Here is where the dissenters accuse Roberts of wandering in the "forbidden land of the sophists." In their logic the penalty is a penalty, not a tax. And it is a penalty arising from a constitutionally illegitimate regulation. Because that regulation is central to the ACA, and it is not the office of Court to rewrite the law, the whole thing must be rejected.

Roberts proves himself to be too savvy to take so extreme a position. But make no mistake: his is a conservative decision to the extent that it enforces limits on Commerce Clause and is eager not to allow Congress to go beyond its enumerated powers. Siding with the dissenters on the issues of the Commerce Clause and Necessary and Proper Clause assures that he has not created a precedent whereby Congress can read those clauses as expansively as it likes. The liberal side of the bench takes a more deferential view.

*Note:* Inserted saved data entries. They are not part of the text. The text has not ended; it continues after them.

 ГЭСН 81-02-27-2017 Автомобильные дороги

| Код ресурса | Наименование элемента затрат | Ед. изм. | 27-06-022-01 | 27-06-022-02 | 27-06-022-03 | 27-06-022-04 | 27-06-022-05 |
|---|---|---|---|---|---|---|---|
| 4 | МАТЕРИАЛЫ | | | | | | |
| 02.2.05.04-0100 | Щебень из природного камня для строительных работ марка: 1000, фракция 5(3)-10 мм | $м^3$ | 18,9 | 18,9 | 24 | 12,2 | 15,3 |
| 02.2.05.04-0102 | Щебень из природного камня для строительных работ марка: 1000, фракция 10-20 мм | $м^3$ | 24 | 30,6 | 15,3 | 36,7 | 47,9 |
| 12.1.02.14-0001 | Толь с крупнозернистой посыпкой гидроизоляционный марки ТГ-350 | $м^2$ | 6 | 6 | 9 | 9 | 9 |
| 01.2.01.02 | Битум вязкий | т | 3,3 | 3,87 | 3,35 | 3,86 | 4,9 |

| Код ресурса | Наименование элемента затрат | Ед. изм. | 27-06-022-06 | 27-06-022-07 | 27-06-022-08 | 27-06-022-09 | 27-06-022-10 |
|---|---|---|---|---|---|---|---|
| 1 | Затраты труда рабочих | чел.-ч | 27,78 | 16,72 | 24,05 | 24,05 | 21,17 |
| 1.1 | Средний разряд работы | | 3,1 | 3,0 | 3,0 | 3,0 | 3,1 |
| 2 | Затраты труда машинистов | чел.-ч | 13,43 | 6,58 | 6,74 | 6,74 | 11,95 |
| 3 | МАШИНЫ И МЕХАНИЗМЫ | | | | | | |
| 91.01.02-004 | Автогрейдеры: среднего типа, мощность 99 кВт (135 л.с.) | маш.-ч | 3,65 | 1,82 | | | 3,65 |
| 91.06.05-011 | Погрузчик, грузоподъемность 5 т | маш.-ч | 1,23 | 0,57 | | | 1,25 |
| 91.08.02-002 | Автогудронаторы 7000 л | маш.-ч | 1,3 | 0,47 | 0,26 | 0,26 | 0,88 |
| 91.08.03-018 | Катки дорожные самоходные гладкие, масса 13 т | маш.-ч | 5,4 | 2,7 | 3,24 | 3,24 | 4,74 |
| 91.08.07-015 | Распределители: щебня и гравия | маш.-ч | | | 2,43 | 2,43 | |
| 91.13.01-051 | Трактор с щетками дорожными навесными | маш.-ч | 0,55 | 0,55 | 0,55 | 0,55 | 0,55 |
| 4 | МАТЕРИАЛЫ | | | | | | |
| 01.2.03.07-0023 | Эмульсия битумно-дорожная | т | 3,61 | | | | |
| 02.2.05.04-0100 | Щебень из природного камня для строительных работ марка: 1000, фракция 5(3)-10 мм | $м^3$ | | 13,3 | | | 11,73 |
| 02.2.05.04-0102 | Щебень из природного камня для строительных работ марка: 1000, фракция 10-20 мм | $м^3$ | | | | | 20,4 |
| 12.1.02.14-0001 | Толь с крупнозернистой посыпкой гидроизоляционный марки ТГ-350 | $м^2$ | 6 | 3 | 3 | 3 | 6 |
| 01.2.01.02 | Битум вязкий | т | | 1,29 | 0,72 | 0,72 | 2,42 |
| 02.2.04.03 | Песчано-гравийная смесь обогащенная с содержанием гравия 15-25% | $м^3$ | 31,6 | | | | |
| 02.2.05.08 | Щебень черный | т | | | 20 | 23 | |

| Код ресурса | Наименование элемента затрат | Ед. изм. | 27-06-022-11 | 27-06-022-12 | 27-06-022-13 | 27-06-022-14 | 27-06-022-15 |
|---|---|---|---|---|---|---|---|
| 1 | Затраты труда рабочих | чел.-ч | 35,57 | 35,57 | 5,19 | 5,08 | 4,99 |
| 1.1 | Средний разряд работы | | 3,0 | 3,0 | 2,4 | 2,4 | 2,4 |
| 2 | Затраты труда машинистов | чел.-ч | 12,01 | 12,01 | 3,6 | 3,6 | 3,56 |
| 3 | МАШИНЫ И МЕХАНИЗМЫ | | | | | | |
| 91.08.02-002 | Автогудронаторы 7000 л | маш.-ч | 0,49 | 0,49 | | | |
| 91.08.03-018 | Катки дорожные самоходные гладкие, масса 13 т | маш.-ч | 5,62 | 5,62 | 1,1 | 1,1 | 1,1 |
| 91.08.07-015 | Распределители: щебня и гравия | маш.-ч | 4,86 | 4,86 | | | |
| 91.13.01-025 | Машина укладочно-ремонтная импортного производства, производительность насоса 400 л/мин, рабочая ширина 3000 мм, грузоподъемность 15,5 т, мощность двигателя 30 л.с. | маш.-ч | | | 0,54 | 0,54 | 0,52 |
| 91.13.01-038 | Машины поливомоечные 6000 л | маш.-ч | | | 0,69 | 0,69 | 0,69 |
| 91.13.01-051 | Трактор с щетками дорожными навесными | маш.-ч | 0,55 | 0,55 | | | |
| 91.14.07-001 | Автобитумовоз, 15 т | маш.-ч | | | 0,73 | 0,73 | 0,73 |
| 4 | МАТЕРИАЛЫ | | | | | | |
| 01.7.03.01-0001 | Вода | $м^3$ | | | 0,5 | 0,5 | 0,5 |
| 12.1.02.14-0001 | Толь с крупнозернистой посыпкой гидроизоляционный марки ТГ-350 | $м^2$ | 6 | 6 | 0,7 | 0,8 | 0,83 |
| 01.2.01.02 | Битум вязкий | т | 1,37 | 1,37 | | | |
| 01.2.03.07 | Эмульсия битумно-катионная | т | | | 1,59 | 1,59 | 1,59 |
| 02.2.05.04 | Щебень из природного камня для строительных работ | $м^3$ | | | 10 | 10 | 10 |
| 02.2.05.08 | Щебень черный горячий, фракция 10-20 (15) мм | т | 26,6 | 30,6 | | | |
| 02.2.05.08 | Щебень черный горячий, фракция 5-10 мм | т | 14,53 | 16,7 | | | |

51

In one of the great gibes in the Court's history, Oliver Wendell Holmes' dissent in Lochner accused the majority of enacting "Mr. Herbert Spencer's Social Statics," a reference to the once-popular Social Darwinist whose ideas still inflect libertarianism. We might update the remark and describe today's Court as cleaving to the facile Friedmanite orthodoxy that free markets make free people. Citizens United and its progeny show how blindly fundamentalist that orthodoxy can be. The decision on the individual mandate suggests that Chief Justice Roberts is at least willing to pursue that agenda with a modicum of judicial restraint.